Monday 2 July 2012

Alternative to DfE grammar rubbish

OK, constructive criticism time:

The hardest but most necessary thing for children and young people to grasp is the 'dialect' or 'register' of written English. The main reason for that is that we don't usually speak in sentences and paragraphs. We break off in the middle of what we're saying, we correct ourselves and track back, we use a lot more pronouns and stand-in phrases (ie lots of 'him' 'it' 'there' 'here' etc) because it's obvious from the context (eg through gesture or what someone said earlier), what we mean. We interrupt each other a lot, finish what the other person is saying, we break off and then start again...and so on.

Most writing (apart from speech in fiction and plays, and for certain effects in poetry) is not like that.

So, it seems to me that the key thing we can do to help children and young people is to get them to a) make transcripts of their own speech b) make transcripts of other people's speech c) compare these with various kinds of formal prose taken from newspapers, magazines, novels, instructions or whatever.

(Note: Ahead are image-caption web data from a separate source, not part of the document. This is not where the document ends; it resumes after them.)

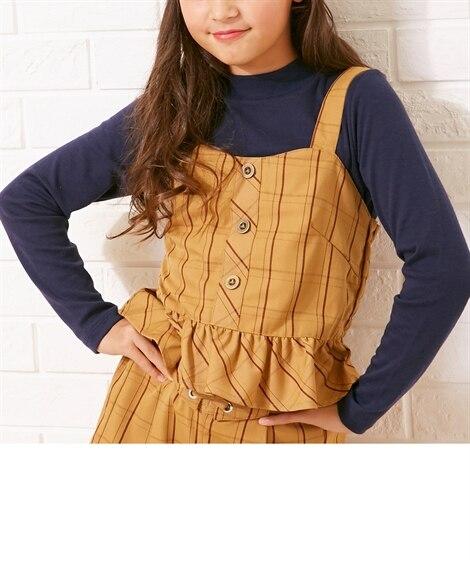 2点セット(チェック柄ビスチェ+ハイネックTシャツ)(女の子...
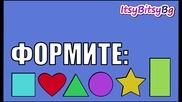 Образователно видео за деца: ФОРМИТЕ (бг аудио) hd
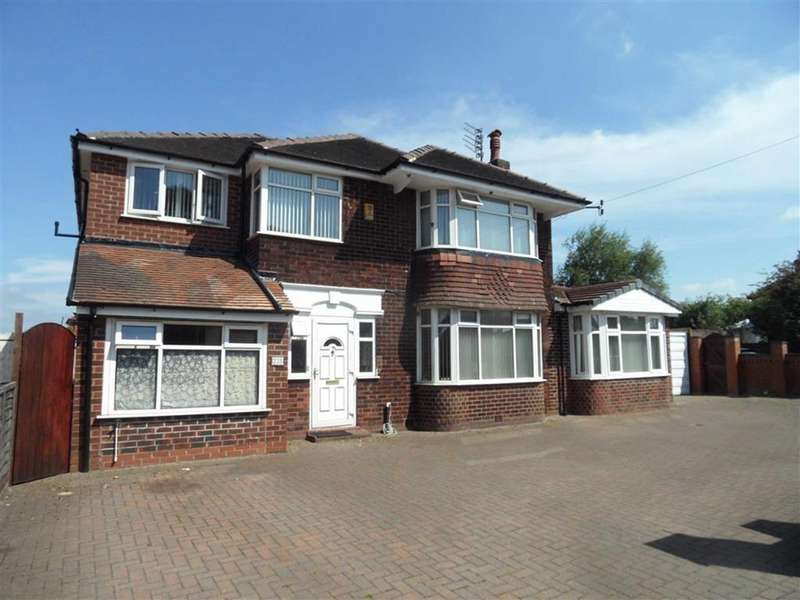 7 Bedrooms Detached House for sale in Wilmslow Road, Heald Green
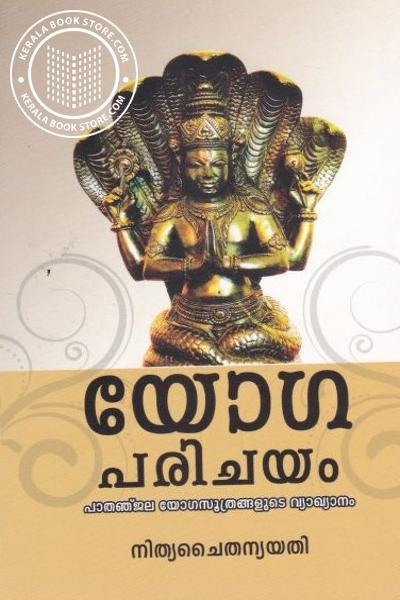 Cover Image of Book Yogaparichayam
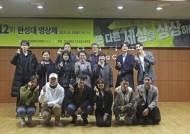 한성대, 제12회 영상제 '또 다른 세상을 상상하다' 개최
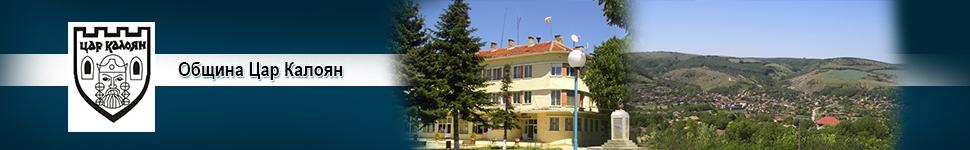 TOP-Obshtina-CAR-KALOQN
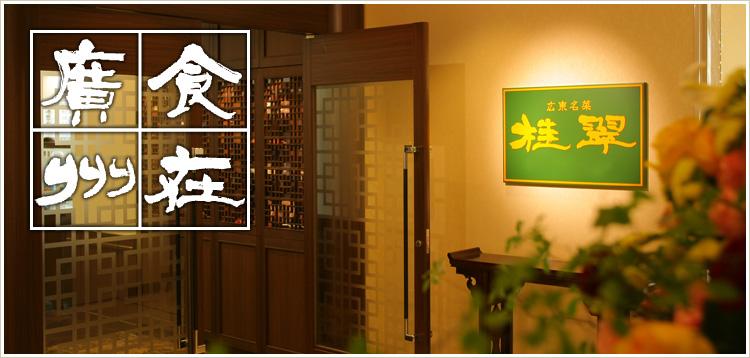 ホテル グリーンタワー幕張の中華レストラン
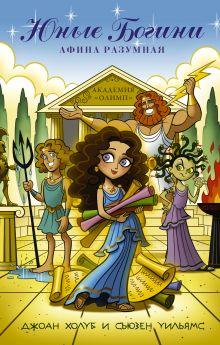 Юные богини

Then, just as people do in learning a foreign language, attempt 'translations' of the informal speech into formal prose, looking at why and how things are changing to go from one to the other.

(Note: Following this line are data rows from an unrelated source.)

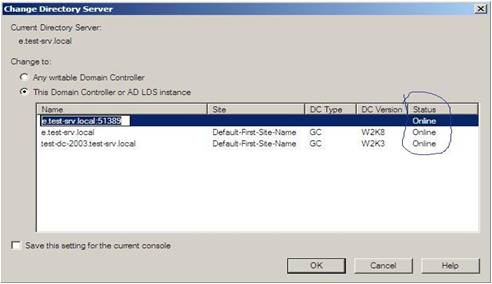 Active Directory Snapshots Windows 2008 20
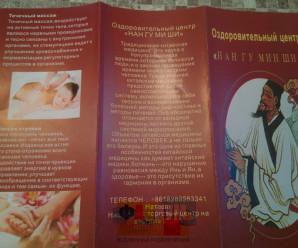 Китайская пульсовая диагностика — отзывы, фото.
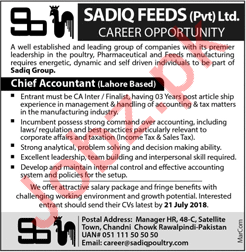Sadiq Feeds Lahore Jobs 2018 for Chief Accountant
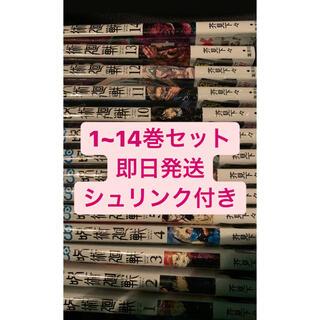 集英社 - 【24時間以内発送!】呪術廻戦1〜14巻 新品未読品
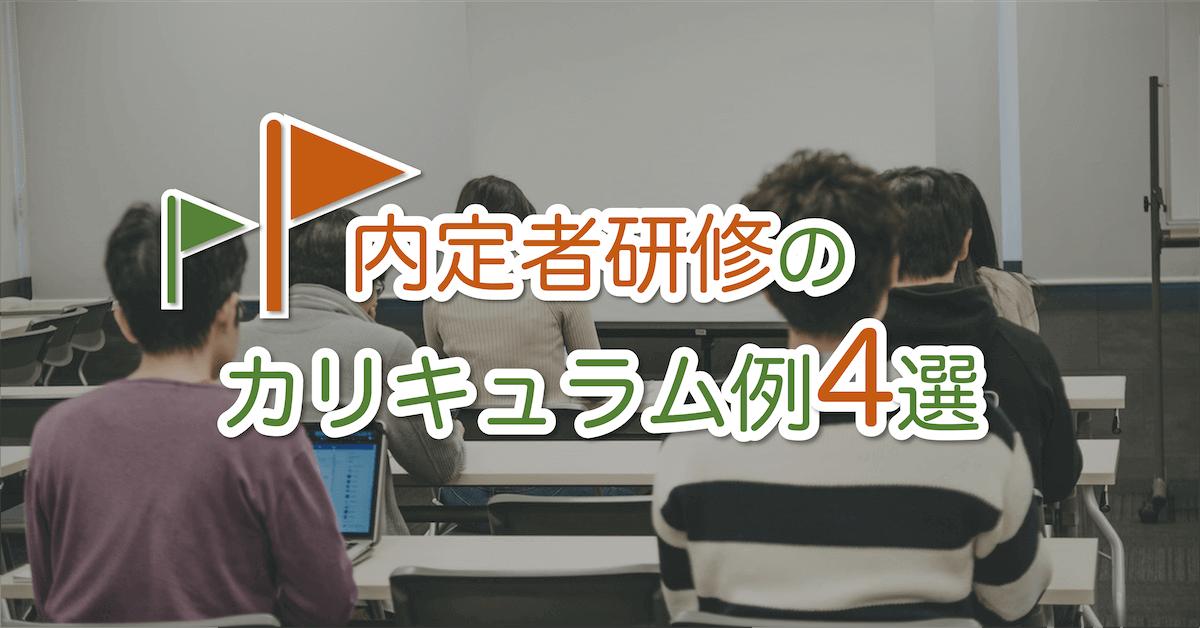 【2021年版最新】内定者研修のカリキュラム例4選!研修の目的は?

So, rather than fatuous decontextualised sentences, some of which don't make sense and couldn't ever have been said or written, tests of any kind could follow this model of working between speech and writing, comparing the two, coming up with written forms of the spoken and so on. There would be of course various possibilities in terms of 'correct answer' - but then that's real language in use. There are always acceptable alternatives.

The 'tailback' in terms of teaching would be much more interesting and exciting than the tailback implied by this awful and silly test. Making transcripts of real speech brings you face to face with real language in context and raises all kinds of questions about whether people know what they're saying, whether it matters if they've made errors or said things that are ambiguous and so on. Trying to turn this into written language is hard but it's the key challenge for all children and young people. The moment you try, you come up against how to construct formal sentences. That's the challenge, so why not cut to the chase and get children and young people in the laboratory of real language in use trying to do it. This new DfE test will simply create a vast industry of exercises, cloze procedures, newsagents guides to grammar and the rest. For many children it will be an occult art, for the simple reason they don't read enough books for pleasure to assimilate most of this stuff through the texts they're reading.

By the way, the great grammarian and linguist M.A.K. Halliday nearly always (or always!) used language examples that had either been said or written. He didn't make up these spurious decontextualised ones.  Real grammarians know that they have to start from real language in use.